The Blackhawks announced they have traded Anisimov to the Ottawa Senators in exchange for forward Zack Smith. It is a one-for-one deal that will probably make a bigger impact on both team’s financial situations than on the ice.

Both players are 31 years old, have two years remaining on their current contracts, and are coming off of somewhat similar seasons in terms of their performance. Anisimov scored 15 goals and 37 points in 78 games for the Blackhawks this past season, while Smith had nine goals and 28 points in 70 games for the Senators.

[ProHockeyTalk’s 2019 NHL free agency tracker]

So what is important here for both teams? Money, obviously.

For the Blackhawks, the Anisimov-for-Smith swap saves them a little more than $1 million against the salary cap as they go from Anisimov’s $4.5 salary cap hit to Smith’s $3.25 number. For a team that is consistently pressed against the cap and still has a ton of big-money players, every little bit of extra space helps. Especially as they have to work out new deals for Alex DeBrincat and Dylan Strome over the next year.

The Senators, meanwhile, had a different set of problems.

They were still sitting under the league’s salary floor before the trade and are now finally above it.

Anisimov’s contract not only gets them over the floor, but because the Blackhawks have already paid Anisimov’s signing bonus for this season the Senators actually owe him less in terms of actual salary, which is also probably an important factor for a team that is seemingly always in a cost-cutting and money-saving mode.

The Blackhawks have been extremely busy this offseason making multiple changes to their roster after a second straight non-playoff season. Along with acquiring Olli Maatta and Calvin de Haan in trades to try and upgrade their defense, they also signed goalie Robin Lehner in free agency and brought back veteran forward Andrew Shaw.

This past week they traded former first-round pick defender Henri Jokiharju to the Buffalo Sabres for Alex Nylander.

→ Set of tasks:
- A) Please write out everything in the trade article from "They were still" down to "for Alex Nylander.".
- B) According to the trade article, how many games did Zack Smith play for the Senators this past season?
- C) Name every player the trade article says the Blackhawks acquired, signed, or brought back.
The data that follows has no connection to the trade article.

→ Record extracts:
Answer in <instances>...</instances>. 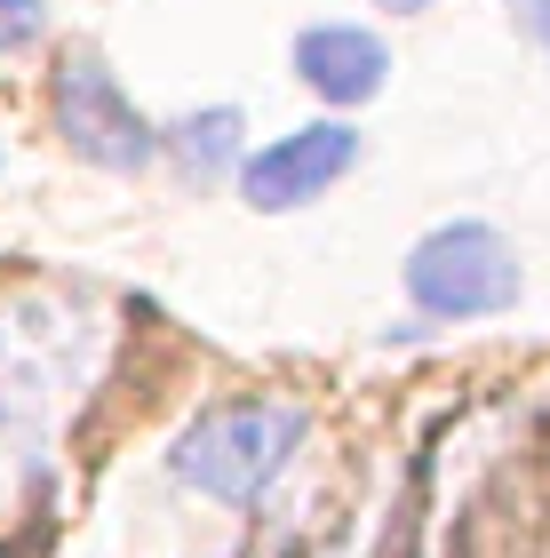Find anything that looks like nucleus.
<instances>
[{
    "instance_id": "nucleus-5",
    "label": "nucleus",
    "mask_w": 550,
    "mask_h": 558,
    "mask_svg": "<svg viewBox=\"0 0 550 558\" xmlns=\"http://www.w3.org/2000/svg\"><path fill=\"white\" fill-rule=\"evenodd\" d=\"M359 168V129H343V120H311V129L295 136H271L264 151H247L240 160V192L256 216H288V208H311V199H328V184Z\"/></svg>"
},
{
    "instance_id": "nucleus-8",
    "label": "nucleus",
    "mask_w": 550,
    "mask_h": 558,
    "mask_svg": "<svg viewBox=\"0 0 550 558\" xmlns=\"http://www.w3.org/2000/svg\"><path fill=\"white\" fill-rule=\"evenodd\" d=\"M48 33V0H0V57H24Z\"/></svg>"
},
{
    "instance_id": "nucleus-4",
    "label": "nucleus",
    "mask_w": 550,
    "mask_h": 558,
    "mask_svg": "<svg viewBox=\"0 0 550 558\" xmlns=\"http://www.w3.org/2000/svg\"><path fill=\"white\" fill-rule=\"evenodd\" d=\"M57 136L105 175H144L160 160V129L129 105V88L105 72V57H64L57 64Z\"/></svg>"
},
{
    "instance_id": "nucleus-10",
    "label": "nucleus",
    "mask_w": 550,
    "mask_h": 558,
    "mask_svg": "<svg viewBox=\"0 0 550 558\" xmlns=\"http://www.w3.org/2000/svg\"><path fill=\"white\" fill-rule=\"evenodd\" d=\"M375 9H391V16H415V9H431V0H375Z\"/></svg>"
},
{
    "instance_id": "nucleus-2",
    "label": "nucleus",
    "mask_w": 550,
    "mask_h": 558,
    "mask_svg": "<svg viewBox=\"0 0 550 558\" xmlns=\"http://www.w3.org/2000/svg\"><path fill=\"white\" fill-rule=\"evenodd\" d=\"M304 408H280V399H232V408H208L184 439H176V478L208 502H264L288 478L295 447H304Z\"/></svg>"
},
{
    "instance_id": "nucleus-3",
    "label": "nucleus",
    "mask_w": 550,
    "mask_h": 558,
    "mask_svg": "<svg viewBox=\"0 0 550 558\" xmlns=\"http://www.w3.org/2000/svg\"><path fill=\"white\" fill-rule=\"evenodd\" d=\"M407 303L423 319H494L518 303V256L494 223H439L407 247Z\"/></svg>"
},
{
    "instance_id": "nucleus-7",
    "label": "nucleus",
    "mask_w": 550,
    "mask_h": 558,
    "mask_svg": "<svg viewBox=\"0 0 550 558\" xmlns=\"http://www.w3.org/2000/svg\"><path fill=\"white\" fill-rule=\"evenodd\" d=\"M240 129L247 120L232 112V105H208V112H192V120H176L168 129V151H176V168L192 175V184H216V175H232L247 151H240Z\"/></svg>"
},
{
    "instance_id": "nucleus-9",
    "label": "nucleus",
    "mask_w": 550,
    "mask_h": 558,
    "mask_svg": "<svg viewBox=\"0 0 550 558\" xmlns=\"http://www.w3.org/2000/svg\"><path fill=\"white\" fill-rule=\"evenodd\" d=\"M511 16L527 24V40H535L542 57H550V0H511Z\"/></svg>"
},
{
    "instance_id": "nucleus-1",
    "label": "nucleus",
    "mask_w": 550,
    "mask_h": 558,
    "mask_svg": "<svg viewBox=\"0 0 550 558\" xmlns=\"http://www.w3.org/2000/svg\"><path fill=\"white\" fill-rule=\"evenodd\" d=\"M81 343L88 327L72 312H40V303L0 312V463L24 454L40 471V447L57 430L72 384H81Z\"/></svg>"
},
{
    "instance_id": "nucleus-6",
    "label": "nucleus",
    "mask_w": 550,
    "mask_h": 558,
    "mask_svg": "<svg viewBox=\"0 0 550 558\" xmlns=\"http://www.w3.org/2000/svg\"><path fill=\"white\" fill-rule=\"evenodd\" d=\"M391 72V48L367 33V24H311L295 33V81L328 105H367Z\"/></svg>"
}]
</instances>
---
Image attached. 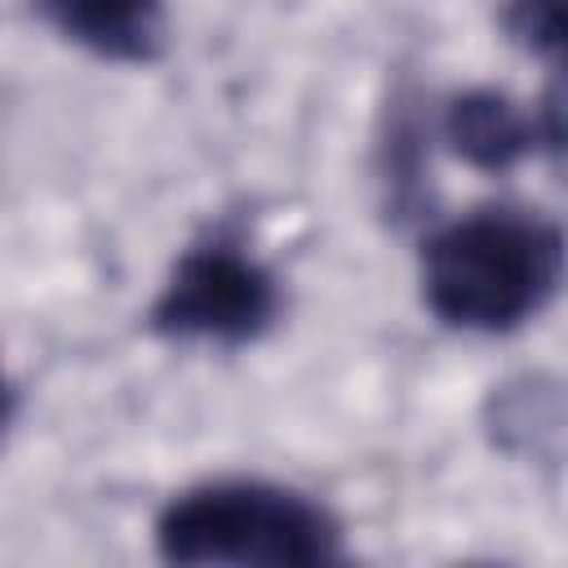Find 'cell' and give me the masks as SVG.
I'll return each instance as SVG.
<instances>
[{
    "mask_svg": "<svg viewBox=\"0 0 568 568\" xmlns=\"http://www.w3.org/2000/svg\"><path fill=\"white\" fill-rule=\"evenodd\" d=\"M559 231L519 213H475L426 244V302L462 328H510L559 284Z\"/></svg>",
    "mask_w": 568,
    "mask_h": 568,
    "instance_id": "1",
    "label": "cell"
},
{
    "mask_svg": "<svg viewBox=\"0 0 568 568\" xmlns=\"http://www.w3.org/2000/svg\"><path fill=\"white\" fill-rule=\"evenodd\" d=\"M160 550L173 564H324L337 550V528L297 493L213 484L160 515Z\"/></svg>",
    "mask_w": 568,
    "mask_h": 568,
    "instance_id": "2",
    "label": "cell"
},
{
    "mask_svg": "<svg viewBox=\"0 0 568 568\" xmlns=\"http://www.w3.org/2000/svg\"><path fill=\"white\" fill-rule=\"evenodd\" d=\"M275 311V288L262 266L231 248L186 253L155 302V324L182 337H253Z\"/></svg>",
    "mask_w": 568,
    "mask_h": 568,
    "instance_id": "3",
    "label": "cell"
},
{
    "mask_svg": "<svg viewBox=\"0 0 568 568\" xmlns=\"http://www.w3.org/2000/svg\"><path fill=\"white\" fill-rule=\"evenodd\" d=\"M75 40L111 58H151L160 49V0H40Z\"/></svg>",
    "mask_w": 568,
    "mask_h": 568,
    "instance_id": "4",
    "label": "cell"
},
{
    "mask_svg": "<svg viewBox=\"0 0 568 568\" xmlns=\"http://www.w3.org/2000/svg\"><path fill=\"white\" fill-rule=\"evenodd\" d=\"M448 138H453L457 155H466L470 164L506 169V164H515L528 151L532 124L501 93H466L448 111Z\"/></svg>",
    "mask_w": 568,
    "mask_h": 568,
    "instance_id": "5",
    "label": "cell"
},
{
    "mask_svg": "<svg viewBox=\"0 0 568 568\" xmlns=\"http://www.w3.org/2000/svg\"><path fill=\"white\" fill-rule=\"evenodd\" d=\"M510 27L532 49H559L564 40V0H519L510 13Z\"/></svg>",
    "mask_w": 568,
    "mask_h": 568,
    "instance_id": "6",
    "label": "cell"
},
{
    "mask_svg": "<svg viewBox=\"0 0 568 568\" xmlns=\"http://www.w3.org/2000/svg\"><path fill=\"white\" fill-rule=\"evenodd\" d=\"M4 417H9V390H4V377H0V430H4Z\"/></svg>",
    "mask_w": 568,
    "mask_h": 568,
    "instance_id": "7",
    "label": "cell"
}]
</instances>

→ Solutions to the tasks:
- A)
They were still sitting under the league’s salary floor before the trade and are now finally above it.

Anisimov’s contract not only gets them over the floor, but because the Blackhawks have already paid Anisimov’s signing bonus for this season the Senators actually owe him less in terms of actual salary, which is also probably an important factor for a team that is seemingly always in a cost-cutting and money-saving mode.

The Blackhawks have been extremely busy this offseason making multiple changes to their roster after a second straight non-playoff season. Along with acquiring Olli Maatta and Calvin de Haan in trades to try and upgrade their defense, they also signed goalie Robin Lehner in free agency and brought back veteran forward Andrew Shaw.

This past week they traded former first-round pick defender Henri Jokiharju to the Buffalo Sabres for Alex Nylander.

- B) 70 games.

- C) Zack Smith, Olli Maatta, Calvin de Haan, Robin Lehner, Andrew Shaw, Alex Nylander